It was in the midst of all these preparations that Bougainville arrived from France with news that a great fleet was on its way to attack Quebec. The town was filled with consternation mixed with surprise, for the Canadians had believed that the dangerous navigation of the St. Lawrence would deter their enemies from the attempt. "Everybody," writes one of them, "was stupefied at an enterprise that seemed so bold." In a few days a crowd of sails was seen approaching. They were not enemies, but friends. It was the fleet of the contractor Cadet, commanded by officer named Kanon, and loaded with supplies for the colony. They anchored in the harbor, eighteen sail in all, and their arrival spread universal joy. Admiral Durell had come too late to intercept them, catching but three stragglers that had lagged behind the rest. Still others succeeded in eluding him, and before the first of June five more ships had come safely into port.

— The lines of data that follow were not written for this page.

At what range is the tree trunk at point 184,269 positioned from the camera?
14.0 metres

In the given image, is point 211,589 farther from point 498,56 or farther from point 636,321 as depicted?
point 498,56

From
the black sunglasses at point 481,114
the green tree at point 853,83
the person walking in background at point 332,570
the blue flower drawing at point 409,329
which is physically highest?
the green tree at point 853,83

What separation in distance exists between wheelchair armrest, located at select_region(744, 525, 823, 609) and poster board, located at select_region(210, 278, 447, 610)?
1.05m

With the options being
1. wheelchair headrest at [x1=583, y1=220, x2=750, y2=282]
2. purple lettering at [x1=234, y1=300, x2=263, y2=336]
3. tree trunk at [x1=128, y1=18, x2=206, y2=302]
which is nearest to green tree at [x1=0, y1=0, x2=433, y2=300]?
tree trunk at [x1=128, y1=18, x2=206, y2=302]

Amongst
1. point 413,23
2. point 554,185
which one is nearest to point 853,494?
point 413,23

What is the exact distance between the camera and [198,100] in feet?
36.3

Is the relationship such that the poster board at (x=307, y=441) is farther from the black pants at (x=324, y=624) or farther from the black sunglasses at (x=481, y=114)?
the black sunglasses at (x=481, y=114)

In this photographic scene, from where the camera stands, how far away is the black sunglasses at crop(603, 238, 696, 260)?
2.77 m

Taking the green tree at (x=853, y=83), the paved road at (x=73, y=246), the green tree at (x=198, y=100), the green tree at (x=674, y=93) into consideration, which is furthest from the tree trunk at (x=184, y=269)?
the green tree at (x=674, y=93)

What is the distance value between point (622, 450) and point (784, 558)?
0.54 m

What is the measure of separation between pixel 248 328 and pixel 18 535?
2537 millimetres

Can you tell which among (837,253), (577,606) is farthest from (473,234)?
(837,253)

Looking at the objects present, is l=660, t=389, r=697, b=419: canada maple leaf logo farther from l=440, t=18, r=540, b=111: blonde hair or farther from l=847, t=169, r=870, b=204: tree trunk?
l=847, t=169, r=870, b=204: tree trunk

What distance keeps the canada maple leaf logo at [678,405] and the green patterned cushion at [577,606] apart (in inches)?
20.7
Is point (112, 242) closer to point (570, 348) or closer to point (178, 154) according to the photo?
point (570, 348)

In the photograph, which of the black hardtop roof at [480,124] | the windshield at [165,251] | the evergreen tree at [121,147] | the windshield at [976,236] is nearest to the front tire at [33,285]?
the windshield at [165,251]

When the news brought by Bougainville reached Montreal, nearly the whole force of the colony, except the detachments of Bourlamaque and La Corne, was ordered to Quebec. Montcalm hastened thither, and Vaudreuil followed. The Governor-General wrote to the Minister in his usual strain, as if all the hope of Canada rested in him. Such, he says, was his activity, that, though very busy, he reached Quebec only a day and a half after Montcalm; and, on arriving, learned from his scouts that English ships-of-war had already appeared at Isle-aux-Coudres. These were the squadron of Durell. "I expect," Vaudreuil goes on, "to be sharply attacked, and that our enemies will make their most powerful efforts to conquer this colony; but there is no ruse, no resource, no means which my zeal does not suggest to lay snares for them, and finally, when the exigency demands it, to fight them with an ardor, and even a fury, which exceeds the range of their ambitious designs. The troops, the Canadians, and the Indians are not ignorant of the resolution I have taken, and from which I shall not recoil under any circumstance whatever. The burghers of this city have already put their goods and furniture in places of safety. The old men, women, and children hold themselves ready to leave town. My firmness is generally applauded. It has penetrated every heart; and each man says aloud: 'Canada, our native land, shall bury us under its ruins before we surrender to the English!' This is decidedly my own determination, and I shall hold to it inviolably." He launches into high praise of the contractor Cadet, whose zeal for the service of the King and the defence of the colony he declares to be triumphant over every difficulty. It is necessary, he adds, that ample supplies of all kinds should be sent out in the autumn, with the distribution of which Cadet offers to charge himself, and to account for them at their first cost; but he does not say what prices his disinterested friend will compel the destitute Canadians to pay for them.[704]

[Footnote 704: Vaudreuil au Ministre, 28 Mai, 1759.]

Five battalions from France, nearly all the colony troops, and the militia from every part of Canada poured into Quebec, along with a thousand or more Indians, who, at the call of Vaudreuil, came to lend their scalping-knives to the defence. Such was the ardor of the people that boys of fifteen and men of eighty were to be seen in the camp. Isle-aux-Coudres and Isle d'Orleans were ordered to be evacuated, and an excited crowd on the rock of Quebec watched hourly for the approaching fleet. Days passed and weeks passed, yet it did not appear. Meanwhile Vaudreuil held council after council to settle a plan of defence, They were strange scenes: a crowd of officers of every rank, mixed pell-mell in a small room, pushing, shouting, elbowing each other, interrupting each other; till Montcalm in despair, took each aside after the meeting was over, and made him give his opinion in writing.[705]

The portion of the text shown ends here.